Verzoekster is een instelling voor huisvesting van zorgvragende ouderen (IHAO). Zij meent dat de bedragen die door de ziektekostenverzekeraar aan haar worden uitbetaald (forfaitaire bedragen) buiten de werkingssfeer van de btw-wetten vallen. Zij vraagt eind 2008 om terugbetaling van in haar ogen teveel betaalde bedragen, maar de belastingdienst geeft nul op het request. Verzoekster gaat in beroep maar ook dat wordt afgewezen.
Het gaat om de FRA implementatie in de “code général des impôts” van het artikel uit de Zesde btw-richtlijn waarin wordt genoemd welke zaken aan btw onderhevig zijn.
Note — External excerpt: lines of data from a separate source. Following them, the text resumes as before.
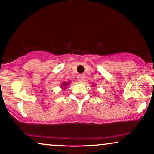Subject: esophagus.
I'll return each mask as SVG.
<instances>
[{
  "instance_id": "obj_1",
  "label": "esophagus",
  "mask_w": 154,
  "mask_h": 154,
  "mask_svg": "<svg viewBox=\"0 0 154 154\" xmlns=\"http://www.w3.org/2000/svg\"><path fill=\"white\" fill-rule=\"evenodd\" d=\"M84 79H85V75H82V74H81V75H79L77 76V80H78V82H82L83 81H84Z\"/></svg>"
}]
</instances>
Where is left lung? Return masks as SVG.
<instances>
[{
    "label": "left lung",
    "mask_w": 154,
    "mask_h": 154,
    "mask_svg": "<svg viewBox=\"0 0 154 154\" xmlns=\"http://www.w3.org/2000/svg\"><path fill=\"white\" fill-rule=\"evenodd\" d=\"M93 85H92V86H93Z\"/></svg>",
    "instance_id": "obj_1"
}]
</instances>
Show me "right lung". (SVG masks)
<instances>
[{
	"label": "right lung",
	"instance_id": "right-lung-1",
	"mask_svg": "<svg viewBox=\"0 0 154 154\" xmlns=\"http://www.w3.org/2000/svg\"><path fill=\"white\" fill-rule=\"evenodd\" d=\"M70 84V82H64L61 84V88H62L63 90H65L66 87L68 86Z\"/></svg>",
	"mask_w": 154,
	"mask_h": 154
}]
</instances>
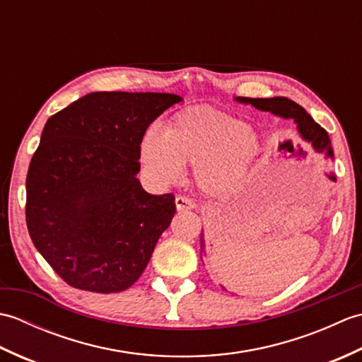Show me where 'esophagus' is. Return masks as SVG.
Returning a JSON list of instances; mask_svg holds the SVG:
<instances>
[{
    "mask_svg": "<svg viewBox=\"0 0 362 362\" xmlns=\"http://www.w3.org/2000/svg\"><path fill=\"white\" fill-rule=\"evenodd\" d=\"M175 206H177V210H179V211H187V210H193L196 204L185 196H177L175 197Z\"/></svg>",
    "mask_w": 362,
    "mask_h": 362,
    "instance_id": "34e87169",
    "label": "esophagus"
}]
</instances>
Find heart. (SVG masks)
I'll use <instances>...</instances> for the list:
<instances>
[{
  "instance_id": "obj_1",
  "label": "heart",
  "mask_w": 362,
  "mask_h": 362,
  "mask_svg": "<svg viewBox=\"0 0 362 362\" xmlns=\"http://www.w3.org/2000/svg\"><path fill=\"white\" fill-rule=\"evenodd\" d=\"M259 156L255 130L213 107L182 110L165 132L151 127L140 143V158L153 180L171 183L180 177L183 165H191L197 187L213 196L240 189Z\"/></svg>"
}]
</instances>
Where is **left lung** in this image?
<instances>
[{"label":"left lung","instance_id":"obj_1","mask_svg":"<svg viewBox=\"0 0 362 362\" xmlns=\"http://www.w3.org/2000/svg\"><path fill=\"white\" fill-rule=\"evenodd\" d=\"M238 103L243 104H250L255 107V109L261 112H271L276 117H281L284 119H294L300 135L305 141L313 144V148L319 153H324L327 158H333V149H332V141H329V136L324 127H320L316 121H314L302 105L297 103L291 101L288 98L276 96V98H235ZM328 179L336 182V177L333 173L328 174ZM204 233H201V249L204 252ZM202 258V253H201Z\"/></svg>","mask_w":362,"mask_h":362}]
</instances>
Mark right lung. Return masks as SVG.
Here are the masks:
<instances>
[{
    "mask_svg": "<svg viewBox=\"0 0 362 362\" xmlns=\"http://www.w3.org/2000/svg\"><path fill=\"white\" fill-rule=\"evenodd\" d=\"M182 98L96 91L46 121L26 177L35 249L70 286L121 292L140 279L175 213L136 174L151 122Z\"/></svg>",
    "mask_w": 362,
    "mask_h": 362,
    "instance_id": "obj_1",
    "label": "right lung"
}]
</instances>
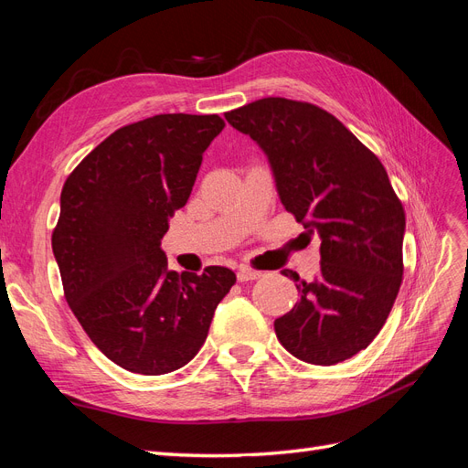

Uit de totstandkomingsgeschiedenis van eerdere regelgeving volgt dat de wetgever beoogde het „zorgforfait”, ontvangen door instellingen voor IHAO’s, vrij te stellen van de btw om in het bijzonder de uitgaven van de nationale ziektekosten te verminderen. Bovendien was er voor de IHAO’s al een speciaal tarief door het brede dienstenpakket. Het forfait houdt rekening met het aantal bewoners in een zorginstelling en de mate van hun afhankelijkheid. Maar verzoekster stelt dat het betreffende artikel uit de code général in strijd is met RL 2006/112/EG omdat zij voorzien in een vrijstelling van de btw voor bedragen die volgens haar buiten de werkingssfeer van deze belasting vallen. Ter onderbouwing van haar stelling stelt zij in het bijzonder dat de berekeningswijze voor het „zorgforfait” niet toelaat dit in te delen als subsidie die rechtstreeks verband houdt met de door de IHAO in rekening gebrachte prijs voor de door haar verstrekte zorg aan de bewoners, aangezien de aan de bewoners aangeboden diensten niet op voorhand zijn gedefinieerd of geïndividualiseerd en de bewoners niet over de hoogte van hun prijs worden geïnformeerd. Voorts stelt zij dat, aangezien de wetgever het beginsel heeft ingevoerd dat medische zorg binnen de IHAO’s gratis moeten zijn, de bewoners van deze kosteloze dienst verzekerd zijn, ongeacht de hoeveelheid toegewezen subsidie aan de instelling en de mate waarin de kosten waarvoor de subsidie is bedoeld zijn gedekt. Als laatste stelt zij dat de hoeveelheid door een bepaalde instelling ontvangen subsidie niet samenvalt met de daadwerkelijke kosten van de zorg.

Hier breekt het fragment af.